Innovation is a new idea, more effective device or process. Innovation can be viewed as the application of better solutions that meet new requirements, unarticulated needs, or existing market needs. This is accomplished through more effective products, processes, services, technologies, or ideas that are readily available to markets, governments and society.

In business and economics, innovation is the catalyst to growth. As Davila et al. (2006) notes, “Companies cannot grow through cost reduction and reengineering alone… Innovation is the key element in providing aggressive top-line growth and for increasing bottom-line results”.

Innovation is critical to businesses as it produces positive changes in efficiency, productivity, quality, competitiveness, and market share.
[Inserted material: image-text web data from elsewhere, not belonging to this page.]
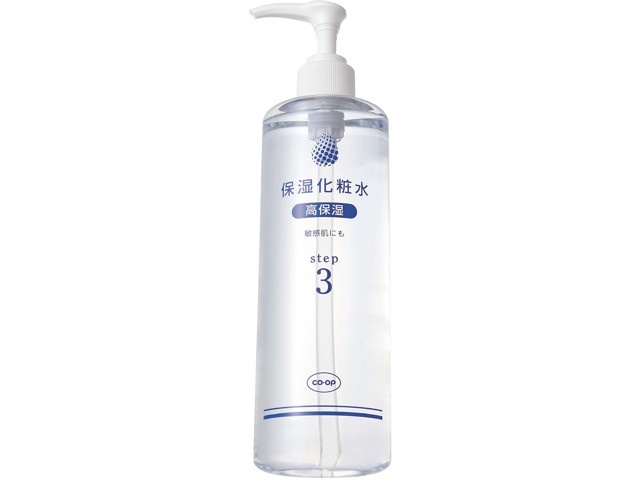 CO・OP 保湿化粧水(高保湿)大容量 380ml| コープこうべネット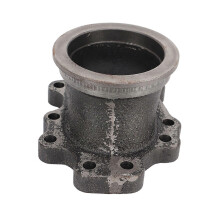 Turbo exhaust flange adapter 2.4in for T25 T28 GT25R GT28R GT28RS
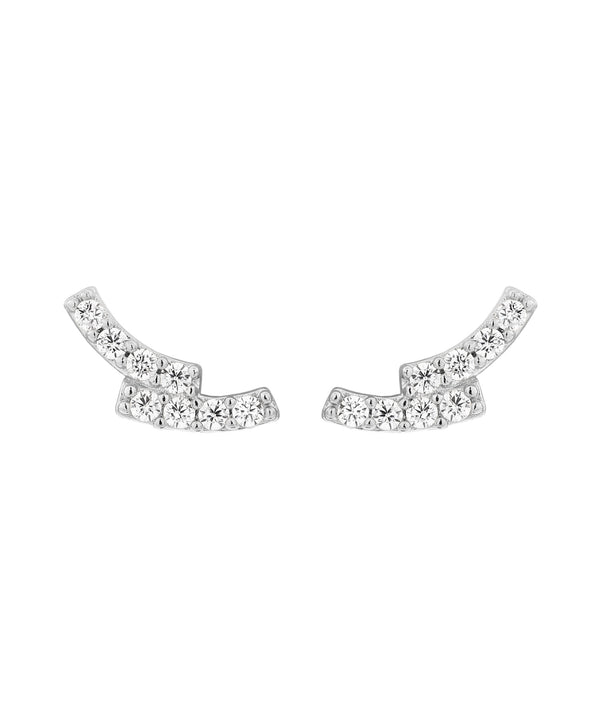 ビジューピアス[silver925][Sheerchic]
Organizations can also improve profits and performance by providing work groups opportunities and resources to innovate, in addition to employee’s core job tasks. Google employees for example work on their own projects for 20% of their time (known as Innovation Time Off).

Innovation by businesses is achieved by formal research and development (R&D) for “breakthrough innovations”, on-the-job modifications of practice, through exchange and combination of professional experience, incorporating users into focus groups to generate ideas, by chance, and as a result of system failure.

Malcolm Turnbull’s Innovation Statement released on 7th December 2015 provides tax incentives for early stage investors. The tax incentives will apply from 1st July 2016 and provides concessional tax treatment for investors including a 20% non-refundable tax offset on investments, capped at $200,000 per investor per year and a 10 year exemption on capital gains tax, provided investments are held for three years.